··· DATA TO USE

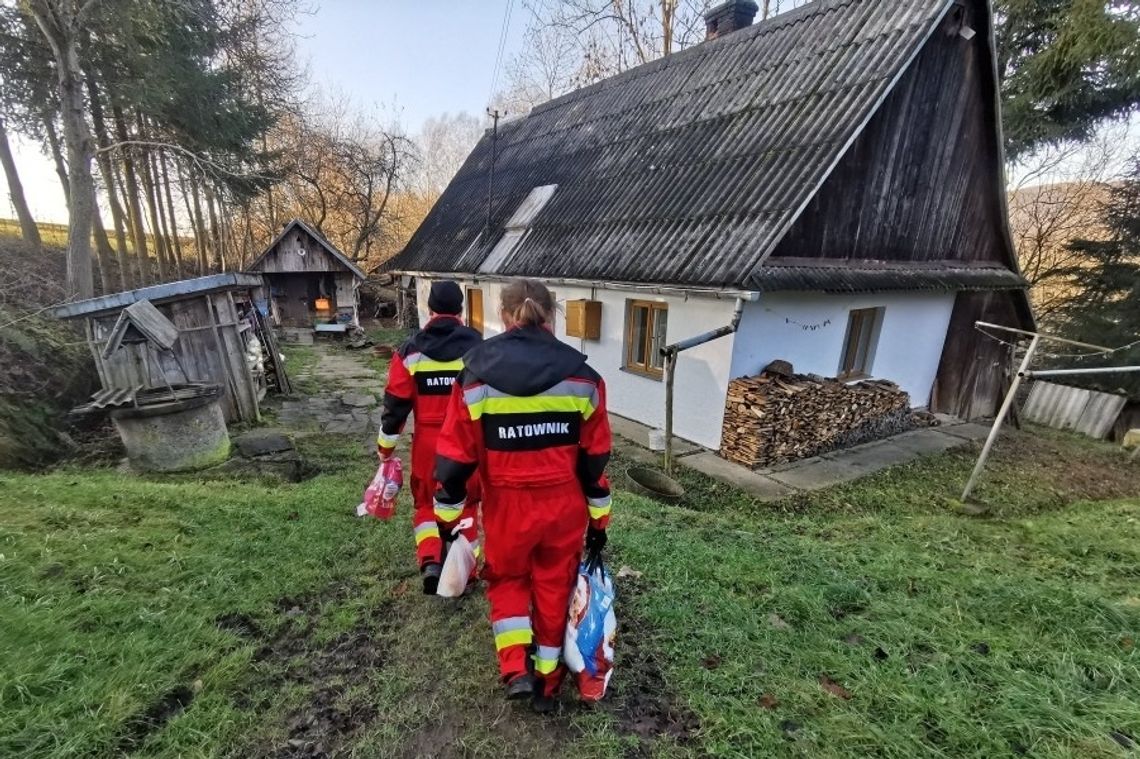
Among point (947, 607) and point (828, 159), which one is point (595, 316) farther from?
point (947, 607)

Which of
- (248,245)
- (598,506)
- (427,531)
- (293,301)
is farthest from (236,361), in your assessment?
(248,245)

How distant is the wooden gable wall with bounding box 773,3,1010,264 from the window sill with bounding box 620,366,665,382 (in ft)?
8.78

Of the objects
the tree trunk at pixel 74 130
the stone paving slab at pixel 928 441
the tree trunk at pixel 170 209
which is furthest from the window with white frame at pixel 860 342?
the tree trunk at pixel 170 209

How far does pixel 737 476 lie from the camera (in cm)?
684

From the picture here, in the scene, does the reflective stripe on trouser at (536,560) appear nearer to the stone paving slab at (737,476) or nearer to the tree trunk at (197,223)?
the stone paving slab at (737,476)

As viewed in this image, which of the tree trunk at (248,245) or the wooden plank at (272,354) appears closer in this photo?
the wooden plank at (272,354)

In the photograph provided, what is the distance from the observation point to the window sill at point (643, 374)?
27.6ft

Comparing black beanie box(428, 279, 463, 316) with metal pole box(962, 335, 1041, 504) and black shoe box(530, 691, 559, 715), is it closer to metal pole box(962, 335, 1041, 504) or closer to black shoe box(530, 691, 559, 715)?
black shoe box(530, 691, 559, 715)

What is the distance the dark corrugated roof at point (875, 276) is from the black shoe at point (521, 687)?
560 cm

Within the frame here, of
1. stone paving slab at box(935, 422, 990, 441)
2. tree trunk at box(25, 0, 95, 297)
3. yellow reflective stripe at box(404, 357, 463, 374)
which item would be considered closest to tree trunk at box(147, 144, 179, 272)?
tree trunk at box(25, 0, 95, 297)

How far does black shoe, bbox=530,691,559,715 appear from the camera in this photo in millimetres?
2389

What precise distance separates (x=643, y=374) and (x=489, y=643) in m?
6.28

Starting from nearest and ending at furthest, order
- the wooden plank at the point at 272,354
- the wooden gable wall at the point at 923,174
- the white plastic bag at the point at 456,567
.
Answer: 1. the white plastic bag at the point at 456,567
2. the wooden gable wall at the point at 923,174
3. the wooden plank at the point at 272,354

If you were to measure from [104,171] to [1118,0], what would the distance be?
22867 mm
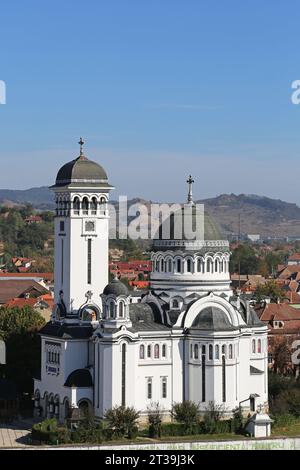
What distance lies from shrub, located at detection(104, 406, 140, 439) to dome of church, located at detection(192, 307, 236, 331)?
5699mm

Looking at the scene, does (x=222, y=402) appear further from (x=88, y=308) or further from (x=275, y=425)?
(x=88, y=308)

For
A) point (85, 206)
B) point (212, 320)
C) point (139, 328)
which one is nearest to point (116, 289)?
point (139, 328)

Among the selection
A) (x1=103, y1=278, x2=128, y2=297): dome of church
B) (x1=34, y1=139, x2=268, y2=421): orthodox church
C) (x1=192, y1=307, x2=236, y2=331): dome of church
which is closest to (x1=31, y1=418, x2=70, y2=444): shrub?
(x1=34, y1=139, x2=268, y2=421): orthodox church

······
··· DATA TO USE

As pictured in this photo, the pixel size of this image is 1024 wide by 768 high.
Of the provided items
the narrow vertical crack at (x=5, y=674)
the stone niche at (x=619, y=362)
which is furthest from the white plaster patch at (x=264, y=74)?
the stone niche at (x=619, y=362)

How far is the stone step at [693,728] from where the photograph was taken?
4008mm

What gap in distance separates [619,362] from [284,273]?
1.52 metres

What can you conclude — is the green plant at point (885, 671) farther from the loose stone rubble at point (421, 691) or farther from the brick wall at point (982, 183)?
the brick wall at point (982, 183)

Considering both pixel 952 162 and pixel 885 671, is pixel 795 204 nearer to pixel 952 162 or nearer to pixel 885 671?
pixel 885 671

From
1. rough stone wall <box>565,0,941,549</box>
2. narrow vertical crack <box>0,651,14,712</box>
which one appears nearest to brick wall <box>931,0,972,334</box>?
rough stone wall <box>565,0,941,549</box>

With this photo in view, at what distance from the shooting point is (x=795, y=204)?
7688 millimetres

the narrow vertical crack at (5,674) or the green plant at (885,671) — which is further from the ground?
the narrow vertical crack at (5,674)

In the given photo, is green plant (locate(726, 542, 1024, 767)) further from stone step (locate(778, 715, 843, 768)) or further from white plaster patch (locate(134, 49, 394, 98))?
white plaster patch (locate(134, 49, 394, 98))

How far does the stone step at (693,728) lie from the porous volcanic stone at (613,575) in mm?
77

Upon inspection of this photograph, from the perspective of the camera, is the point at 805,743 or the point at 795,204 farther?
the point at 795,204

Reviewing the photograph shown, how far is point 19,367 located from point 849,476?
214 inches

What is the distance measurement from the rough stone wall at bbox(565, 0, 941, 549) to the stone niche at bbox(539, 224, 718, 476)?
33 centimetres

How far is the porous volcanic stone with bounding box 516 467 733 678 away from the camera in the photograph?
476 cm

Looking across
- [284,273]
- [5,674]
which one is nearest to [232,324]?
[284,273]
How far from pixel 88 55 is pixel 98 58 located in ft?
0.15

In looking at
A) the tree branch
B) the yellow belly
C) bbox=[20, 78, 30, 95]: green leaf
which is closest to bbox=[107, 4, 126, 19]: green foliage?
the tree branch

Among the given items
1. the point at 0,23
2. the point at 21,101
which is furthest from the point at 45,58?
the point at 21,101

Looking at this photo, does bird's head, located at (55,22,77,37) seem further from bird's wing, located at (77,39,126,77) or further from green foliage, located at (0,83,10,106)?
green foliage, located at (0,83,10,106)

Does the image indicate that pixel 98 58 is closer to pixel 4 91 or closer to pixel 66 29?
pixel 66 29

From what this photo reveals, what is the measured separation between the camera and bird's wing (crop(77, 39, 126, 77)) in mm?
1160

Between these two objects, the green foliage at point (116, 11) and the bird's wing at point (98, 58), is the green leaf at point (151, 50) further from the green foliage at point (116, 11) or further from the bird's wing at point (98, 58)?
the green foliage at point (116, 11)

······

▸ **THE TASK**:
Repeat word for word the lines of the listing above, starting with the line that contains "the narrow vertical crack at (5,674) or" and going on through the line that contains "33 centimetres".

▸ **COMPLETE RESPONSE**:
the narrow vertical crack at (5,674) or the green plant at (885,671) — which is further from the ground?
the narrow vertical crack at (5,674)

In the given photo, is green plant (locate(726, 542, 1024, 767)) further from stone step (locate(778, 715, 843, 768)) or further from white plaster patch (locate(134, 49, 394, 98))?
white plaster patch (locate(134, 49, 394, 98))

How far does the stone step at (693,728) lie from the porous volcanic stone at (613,575) in mm?
77

Upon inspection of this photograph, from the perspective of the camera, is the point at 805,743 or the point at 795,204 farther?
the point at 795,204

Reviewing the photograph shown, how far is point 19,367 located from point 849,476?
214 inches

What is the distance measurement from the rough stone wall at bbox(565, 0, 941, 549) to the stone niche at bbox(539, 224, 718, 476)?
33 centimetres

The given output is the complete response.